Although Taring Padi issued an apology, they’ve been forceful in their rebuttal, declaring that their piece depicts the injustices by Western powers after the Korean and Vietnam Wars when the soon-to-be dictator Suharto’s coup d’état emboldened Indonesia’s “former colonizer” and other western democracies. They note that the artwork was created in 2002, not long after some of their friends were killed during the 1998 uprising that unseated Suharto’s reign, and that it also portrays intelligence services from other countries.
“The banner was born out of our struggles of living under Suharto’s military dictatorship, where violence, exploitation, and censorship were a daily reality,” Taring Padi said in a statement. “Like all of our artwork, the banner attempts to expose the complex power relationships that are at play behind these injustices and the erasure of public memory surrounding the Indonesian genocide in 1965, where more than 500,000 people were murdered.”
“The imagery of People’s Justice presents these internal and external powers in a pictorial scene and tries to capture the complex historical circumstances through a visual language that is at once as disturbing as the reality of the violence itself,” Taring Padi continued. “People’s Justice was painted almost 20 years ago now, and expresses our disappointment, frustration, and anger as politicized art students who had also lost many of our friends in the street fighting of the 1998 popular uprising that finally led to the stepping down of the dictator.”
Claudia Roth, Germany’s culture minister, decried the artwork as antisemitic. She has since gone on record saying that Documenta would need “fundamental structural reform” in order to secure funding from Germany’s government in the future. The show was to be inspected for other potentially antisemitic works with the help of Meron Mendel, director of the Anne Frank Educational Center in Frankfurt, who resigned from the Documenta role shortly after because he claimed there wasn’t an “honest dialogue” over anti-Semitism. Over the weekend, Documenta’s director general Sabine Schormann stepped down only 28 days into the exhibition’s 100-day run.

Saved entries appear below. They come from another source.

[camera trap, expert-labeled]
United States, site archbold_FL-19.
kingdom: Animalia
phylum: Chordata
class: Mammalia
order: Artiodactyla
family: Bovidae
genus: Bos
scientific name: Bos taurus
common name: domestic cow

In the days following the allegations, Remko Leemhuis, director of the American Jewish Committee Berlin Lawrence, noted the “massive problem” with anti-Semitism in German culture on the international stage. Still, it’s unlikely that Documenta 15 will avoid being overshadowed by this dispute, and artist and filmmaker Hito Steyerl even withdrew her work from the exhibition amid the fallout.
The controversy is rekindling censorship debates within the art sphere. It’s a contentious issue—Hong Kong’s newly opened M+ museum removed three politically themed works by artists whose views oppose mainland China. The island’s status as a semi-autonomous region has cemented it as an arts destination, but a 2020 security law that gave Beijing the power to curtail any expression deemed “anti-government” stoked censorship concerns. The political developments have called into question the M+ museum’s mission to be a cultural bridge between China and the West. This past year, a traveling retrospective of Philip Guston’s paintings that depict Ku Klux Klan members sparked backlash when four institutions chose to postpone the show so “the message of social and racial justice” within his work “can be more clearly interpreted.”

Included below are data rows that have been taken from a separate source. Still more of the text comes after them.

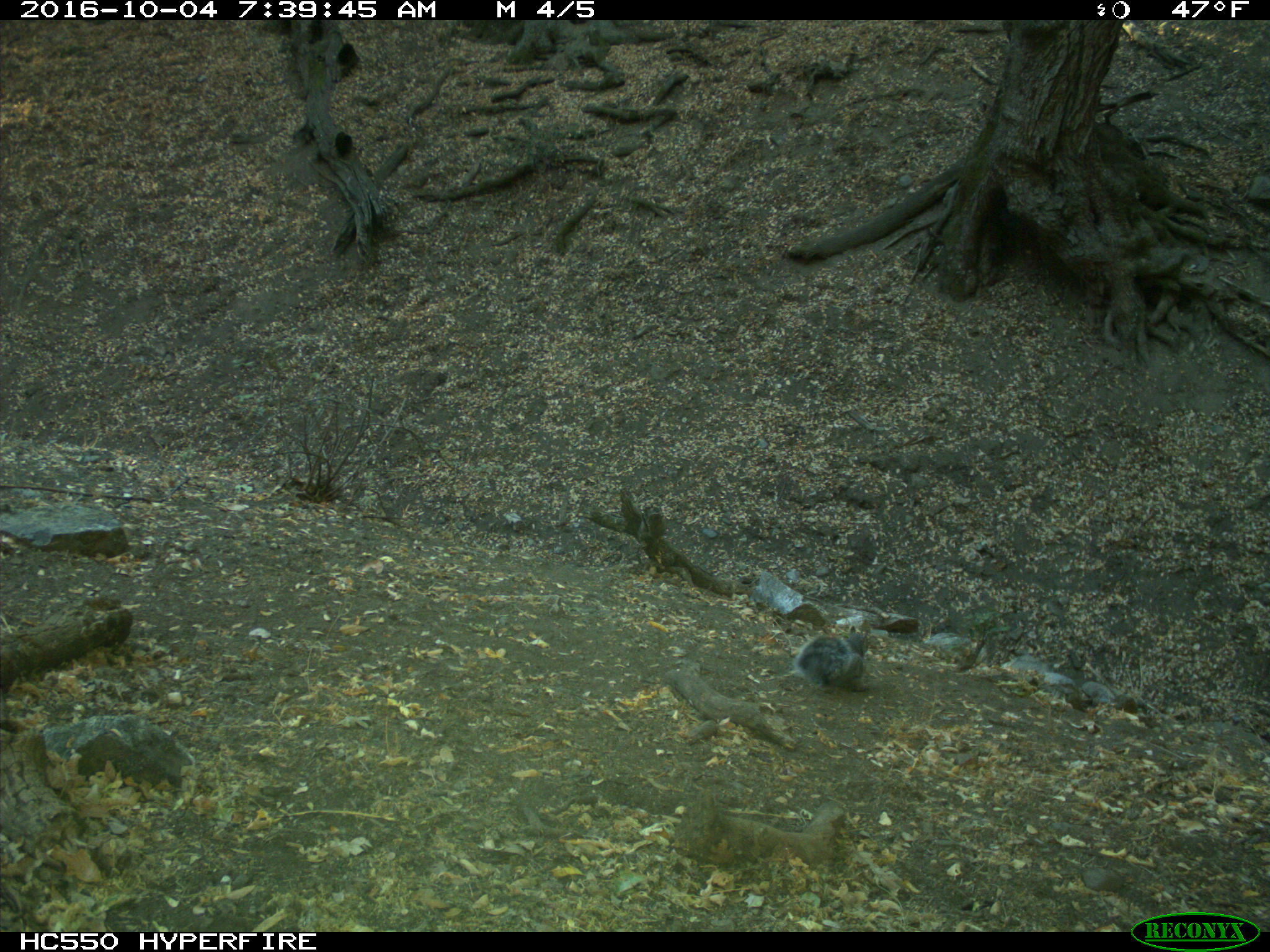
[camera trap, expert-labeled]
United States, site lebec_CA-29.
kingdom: Animalia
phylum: Chordata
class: Mammalia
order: Rodentia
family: Sciuridae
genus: Sciurus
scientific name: Sciurus carolinensis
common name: eastern gray squirrel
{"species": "Sciurus carolinensis (eastern gray squirrel)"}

As far as Documenta is concerned, it’s obvious why Germany would be hyper-sensitive to a government-sponsored exhibition showcasing artwork deemed to be antisemitic. Its stilted removal suggests that organizers may not have had a plan in place should these issues arise—and seems to oppose Ruangrupa’s ethos of facilitating cultural and political dialogue. As Noam Chomsky once said, “If we don’t believe in freedom of expression for people we despise, we don’t believe in it at all.”